(Questions about pictured scenes)
.....
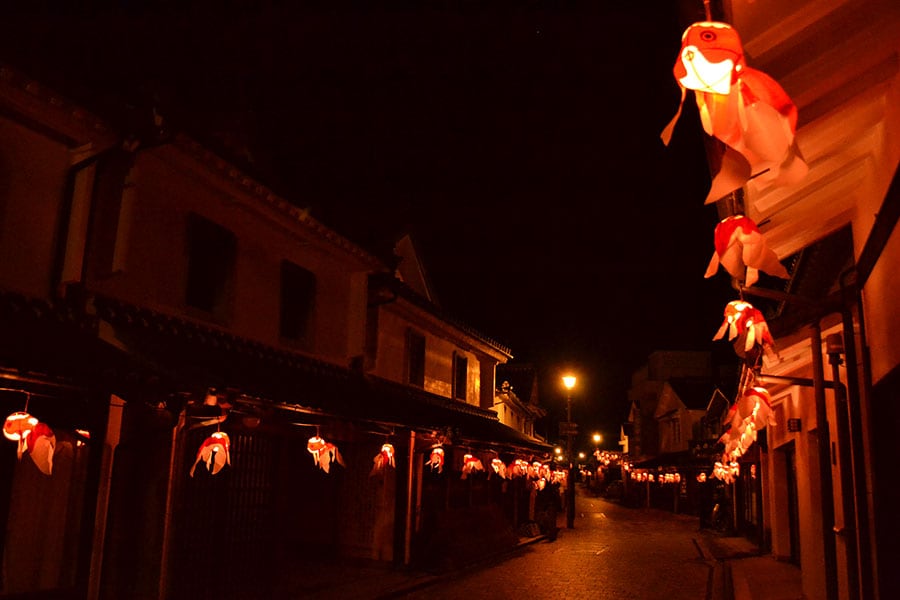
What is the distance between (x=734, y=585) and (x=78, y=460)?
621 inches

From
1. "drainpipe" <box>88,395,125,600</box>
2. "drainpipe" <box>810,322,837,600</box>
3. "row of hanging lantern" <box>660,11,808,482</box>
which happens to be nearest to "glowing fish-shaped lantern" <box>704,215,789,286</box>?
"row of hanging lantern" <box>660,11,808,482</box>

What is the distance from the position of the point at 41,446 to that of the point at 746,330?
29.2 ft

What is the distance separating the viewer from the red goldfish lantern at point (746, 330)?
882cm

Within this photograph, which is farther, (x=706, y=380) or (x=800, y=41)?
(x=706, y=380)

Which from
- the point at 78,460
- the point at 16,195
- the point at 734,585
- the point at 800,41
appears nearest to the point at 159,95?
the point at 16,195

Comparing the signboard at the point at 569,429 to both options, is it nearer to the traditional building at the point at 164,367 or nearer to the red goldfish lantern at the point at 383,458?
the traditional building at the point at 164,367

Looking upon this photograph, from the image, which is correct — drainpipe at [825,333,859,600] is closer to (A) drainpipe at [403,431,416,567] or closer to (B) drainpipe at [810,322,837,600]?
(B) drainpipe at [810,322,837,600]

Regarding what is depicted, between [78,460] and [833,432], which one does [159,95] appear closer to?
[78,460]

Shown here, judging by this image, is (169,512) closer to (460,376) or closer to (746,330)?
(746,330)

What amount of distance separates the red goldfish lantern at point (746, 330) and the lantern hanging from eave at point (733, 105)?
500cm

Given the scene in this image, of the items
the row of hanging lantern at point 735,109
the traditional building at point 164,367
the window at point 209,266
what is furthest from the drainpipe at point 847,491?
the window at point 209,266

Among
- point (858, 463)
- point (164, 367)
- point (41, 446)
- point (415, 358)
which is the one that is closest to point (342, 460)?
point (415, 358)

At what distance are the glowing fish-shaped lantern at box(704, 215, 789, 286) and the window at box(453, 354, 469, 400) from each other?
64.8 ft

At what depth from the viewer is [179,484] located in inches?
.....
[YOUR INSTRUCTIONS]: Rewrite the lines of the records as a numbered list, from the line containing "Regarding what is" through the end of the records, omitting blank lines.

[FINISHED EXERCISE]:
1. Regarding what is depicted, between [78,460] and [833,432], which one does [159,95] appear closer to?
2. [78,460]
3. Shown here, judging by this image, is (169,512) closer to (460,376) or closer to (746,330)?
4. (746,330)
5. What amount of distance separates the red goldfish lantern at point (746, 330) and the lantern hanging from eave at point (733, 105)?
6. 500cm
7. Given the scene in this image, of the items
8. the row of hanging lantern at point 735,109
9. the traditional building at point 164,367
10. the window at point 209,266
11. what is furthest from the drainpipe at point 847,491?
12. the window at point 209,266
13. Among
14. - point (858, 463)
15. - point (164, 367)
16. - point (41, 446)
17. - point (415, 358)
18. which is the one that is closest to point (342, 460)?
19. point (415, 358)
20. At what distance are the glowing fish-shaped lantern at box(704, 215, 789, 286) and the window at box(453, 354, 469, 400) from each other?
21. 64.8 ft
22. At what depth from the viewer is [179,484] located in inches?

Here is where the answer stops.